Prep: 15 Mins Cook: 120 Mins
Let this hearty stew simmer while you are out in the yard raking leaves and picking the last of summer's bounty. Serve with warm flour tortillas, and your favorite fruit pie for dessert.

South-of-the-Border Beef and Vegetable Stew


  • 2 tbls. vegetable oil
  • 3 (1 lb.) beef stew meat, cut into 1-inch pieces
  • 1 jar (16-oz.) ORTEGA Salsa - Homestyle Recipe (Mild)
  • 1 can (15-oz.) beef broth
  • 2 medium zucchini, cut in half lengthwise, sliced
  • 1 can (15-oz.) black beans, rinsed and drained
  • 3/4 cups frozen corn
  • 1 Toppings:
  • 1 tomato, chopped
  • 1 cup sour cream
  • 2 tbls. chopped cilantro
  • 2 tbls. sliced green onion


HEAT oil in large saucepan. 4-quart pan.
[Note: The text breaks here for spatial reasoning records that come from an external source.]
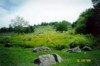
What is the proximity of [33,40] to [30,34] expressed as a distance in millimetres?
133

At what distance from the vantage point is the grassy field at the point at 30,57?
3635 millimetres

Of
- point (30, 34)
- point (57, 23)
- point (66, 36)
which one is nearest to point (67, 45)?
point (66, 36)

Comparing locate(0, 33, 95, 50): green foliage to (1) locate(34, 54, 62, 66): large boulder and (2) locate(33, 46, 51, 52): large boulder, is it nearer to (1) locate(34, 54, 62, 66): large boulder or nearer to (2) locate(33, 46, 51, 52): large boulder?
(2) locate(33, 46, 51, 52): large boulder

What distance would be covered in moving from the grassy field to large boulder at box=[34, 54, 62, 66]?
0.08 meters

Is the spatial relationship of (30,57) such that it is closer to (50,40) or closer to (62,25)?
(50,40)

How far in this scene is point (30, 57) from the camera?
12.5 ft

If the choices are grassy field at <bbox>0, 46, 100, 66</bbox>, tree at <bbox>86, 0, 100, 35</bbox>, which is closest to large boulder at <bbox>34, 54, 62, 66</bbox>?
grassy field at <bbox>0, 46, 100, 66</bbox>

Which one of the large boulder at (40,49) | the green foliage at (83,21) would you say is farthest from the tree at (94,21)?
the large boulder at (40,49)

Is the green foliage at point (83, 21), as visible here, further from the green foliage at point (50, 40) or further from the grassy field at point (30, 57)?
the grassy field at point (30, 57)

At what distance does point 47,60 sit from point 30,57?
1.02ft

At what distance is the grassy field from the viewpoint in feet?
11.9

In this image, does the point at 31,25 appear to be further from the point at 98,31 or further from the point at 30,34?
the point at 98,31

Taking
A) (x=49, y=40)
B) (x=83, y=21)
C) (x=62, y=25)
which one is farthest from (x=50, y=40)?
(x=83, y=21)

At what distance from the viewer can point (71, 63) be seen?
147 inches
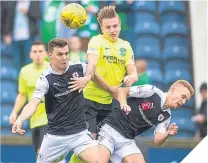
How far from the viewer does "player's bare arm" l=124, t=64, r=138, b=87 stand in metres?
9.27

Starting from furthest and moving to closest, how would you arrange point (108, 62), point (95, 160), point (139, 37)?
point (139, 37) → point (108, 62) → point (95, 160)

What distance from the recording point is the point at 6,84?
49.3ft

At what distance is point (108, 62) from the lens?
32.1 feet

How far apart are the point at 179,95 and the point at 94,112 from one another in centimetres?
115

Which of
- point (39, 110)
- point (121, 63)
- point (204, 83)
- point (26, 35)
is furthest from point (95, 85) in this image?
point (26, 35)

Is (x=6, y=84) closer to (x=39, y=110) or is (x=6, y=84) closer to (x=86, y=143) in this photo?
(x=39, y=110)

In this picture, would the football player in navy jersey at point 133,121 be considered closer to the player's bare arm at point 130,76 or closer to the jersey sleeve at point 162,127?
Answer: the jersey sleeve at point 162,127

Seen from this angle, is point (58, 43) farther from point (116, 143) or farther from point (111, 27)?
point (116, 143)

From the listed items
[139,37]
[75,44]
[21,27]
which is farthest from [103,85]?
[139,37]

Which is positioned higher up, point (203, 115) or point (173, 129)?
point (173, 129)

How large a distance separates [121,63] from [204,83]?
4665 millimetres

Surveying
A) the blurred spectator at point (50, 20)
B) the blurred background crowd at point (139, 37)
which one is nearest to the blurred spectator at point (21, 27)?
the blurred background crowd at point (139, 37)

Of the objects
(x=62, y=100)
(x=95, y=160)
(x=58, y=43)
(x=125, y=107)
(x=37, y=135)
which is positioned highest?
(x=58, y=43)

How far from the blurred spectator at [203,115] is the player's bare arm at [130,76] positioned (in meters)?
4.22
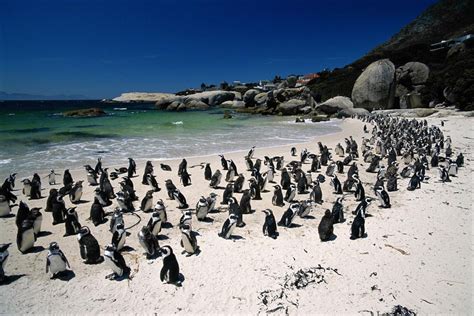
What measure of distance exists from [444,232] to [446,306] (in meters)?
2.37

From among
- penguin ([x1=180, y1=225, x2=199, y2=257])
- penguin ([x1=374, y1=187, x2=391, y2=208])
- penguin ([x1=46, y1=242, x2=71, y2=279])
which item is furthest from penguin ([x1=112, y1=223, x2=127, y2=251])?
penguin ([x1=374, y1=187, x2=391, y2=208])

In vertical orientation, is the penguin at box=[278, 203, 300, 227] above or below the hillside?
below

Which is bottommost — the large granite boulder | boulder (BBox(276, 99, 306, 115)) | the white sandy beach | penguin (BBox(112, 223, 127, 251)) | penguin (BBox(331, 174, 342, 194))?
the white sandy beach

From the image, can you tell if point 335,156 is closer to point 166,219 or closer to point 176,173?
point 176,173

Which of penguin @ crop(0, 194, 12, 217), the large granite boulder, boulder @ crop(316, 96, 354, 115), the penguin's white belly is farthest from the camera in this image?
boulder @ crop(316, 96, 354, 115)

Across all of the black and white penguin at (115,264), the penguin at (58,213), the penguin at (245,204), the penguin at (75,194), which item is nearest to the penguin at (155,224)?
the black and white penguin at (115,264)

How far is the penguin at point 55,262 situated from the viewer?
4.99 m

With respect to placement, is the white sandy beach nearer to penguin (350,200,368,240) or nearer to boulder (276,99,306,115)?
penguin (350,200,368,240)

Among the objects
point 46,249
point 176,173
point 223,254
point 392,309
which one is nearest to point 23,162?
point 176,173

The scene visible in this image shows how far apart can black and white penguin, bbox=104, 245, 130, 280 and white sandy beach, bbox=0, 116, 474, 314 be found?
18cm

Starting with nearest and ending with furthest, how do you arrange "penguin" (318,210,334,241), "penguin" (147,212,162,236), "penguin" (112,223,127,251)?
"penguin" (112,223,127,251), "penguin" (318,210,334,241), "penguin" (147,212,162,236)

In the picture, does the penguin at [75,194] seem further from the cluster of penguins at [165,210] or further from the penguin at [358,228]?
the penguin at [358,228]

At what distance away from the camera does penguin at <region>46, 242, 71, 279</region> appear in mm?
4988

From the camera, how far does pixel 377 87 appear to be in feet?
128
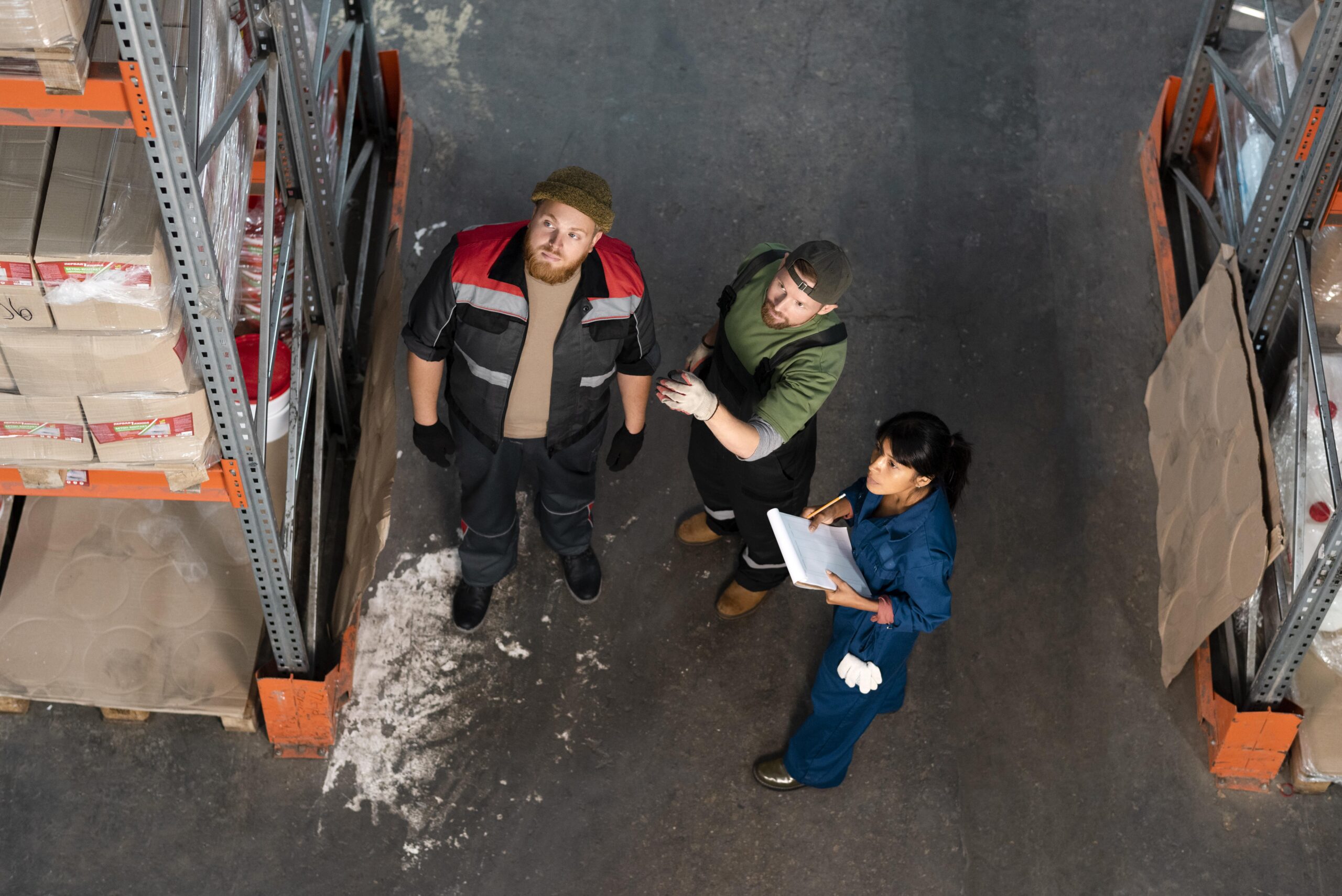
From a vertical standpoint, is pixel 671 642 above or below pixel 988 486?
below

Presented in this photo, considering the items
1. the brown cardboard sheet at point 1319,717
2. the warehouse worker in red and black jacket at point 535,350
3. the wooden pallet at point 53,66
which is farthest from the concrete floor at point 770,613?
the wooden pallet at point 53,66

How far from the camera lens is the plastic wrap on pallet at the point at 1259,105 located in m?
6.21

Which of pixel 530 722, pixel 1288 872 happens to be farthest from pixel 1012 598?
pixel 530 722

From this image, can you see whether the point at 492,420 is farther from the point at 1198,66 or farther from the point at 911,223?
the point at 1198,66

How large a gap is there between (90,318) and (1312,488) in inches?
195

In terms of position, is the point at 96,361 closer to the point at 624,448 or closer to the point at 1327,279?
the point at 624,448

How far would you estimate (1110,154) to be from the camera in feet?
25.1

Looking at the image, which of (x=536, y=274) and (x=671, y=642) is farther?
(x=671, y=642)

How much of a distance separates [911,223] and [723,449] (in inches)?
107

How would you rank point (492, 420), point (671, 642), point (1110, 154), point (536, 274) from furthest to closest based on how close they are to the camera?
point (1110, 154) < point (671, 642) < point (492, 420) < point (536, 274)

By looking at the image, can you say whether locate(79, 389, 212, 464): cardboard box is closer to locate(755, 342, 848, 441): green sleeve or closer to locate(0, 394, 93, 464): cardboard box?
locate(0, 394, 93, 464): cardboard box

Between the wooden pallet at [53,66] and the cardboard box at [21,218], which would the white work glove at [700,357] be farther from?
the wooden pallet at [53,66]

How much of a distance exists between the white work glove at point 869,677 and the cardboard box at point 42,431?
2.84m

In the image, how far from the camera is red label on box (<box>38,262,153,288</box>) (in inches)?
143
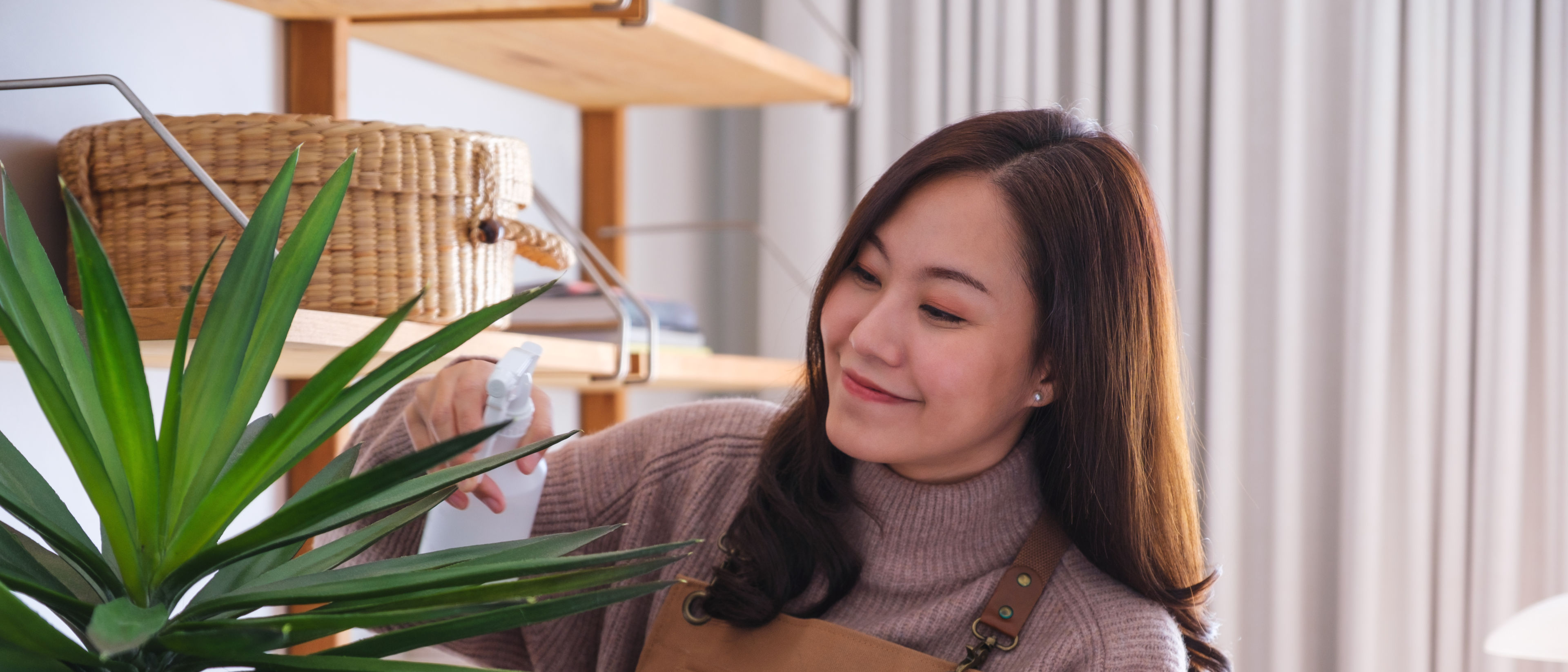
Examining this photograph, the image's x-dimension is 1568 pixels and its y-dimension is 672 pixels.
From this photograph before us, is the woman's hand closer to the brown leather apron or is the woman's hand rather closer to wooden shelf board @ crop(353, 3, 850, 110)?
the brown leather apron

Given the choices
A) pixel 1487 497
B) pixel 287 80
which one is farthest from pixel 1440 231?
pixel 287 80

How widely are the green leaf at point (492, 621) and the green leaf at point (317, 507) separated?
53 millimetres

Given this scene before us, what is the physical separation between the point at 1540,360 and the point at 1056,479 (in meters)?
1.10

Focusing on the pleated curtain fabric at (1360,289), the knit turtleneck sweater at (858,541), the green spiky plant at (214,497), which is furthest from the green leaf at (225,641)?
the pleated curtain fabric at (1360,289)

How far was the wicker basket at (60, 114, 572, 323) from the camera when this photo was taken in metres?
0.87

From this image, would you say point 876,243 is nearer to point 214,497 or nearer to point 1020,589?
point 1020,589

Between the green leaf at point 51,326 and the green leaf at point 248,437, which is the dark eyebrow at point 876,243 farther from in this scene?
the green leaf at point 51,326

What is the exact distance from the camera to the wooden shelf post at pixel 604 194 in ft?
5.64

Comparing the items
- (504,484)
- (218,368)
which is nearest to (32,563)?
(218,368)

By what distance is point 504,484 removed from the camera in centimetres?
100

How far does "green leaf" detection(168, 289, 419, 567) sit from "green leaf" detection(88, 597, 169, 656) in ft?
0.12

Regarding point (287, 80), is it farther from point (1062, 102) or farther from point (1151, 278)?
point (1062, 102)

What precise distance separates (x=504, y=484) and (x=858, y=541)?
314 mm

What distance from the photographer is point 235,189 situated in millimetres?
876
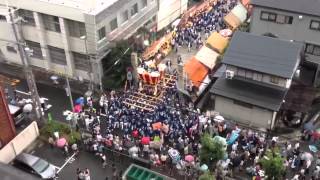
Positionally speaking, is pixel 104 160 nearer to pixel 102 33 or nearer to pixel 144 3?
pixel 102 33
Add ½ of beef; brown. Remove from pan; repeat with remaining beef. Pour off drippings. Place beef, salsa and broth in saucepan; cover. Cook over low heat for 1 to 1-1/4 hours or until beef is tender. Add zucchini, beans and corn; cover. Cook over low heat for 15 to 20 minutes or until zucchini is tender. Season with salt and ground black pepper. Top with tomato, sour cream, cilantro and green onion.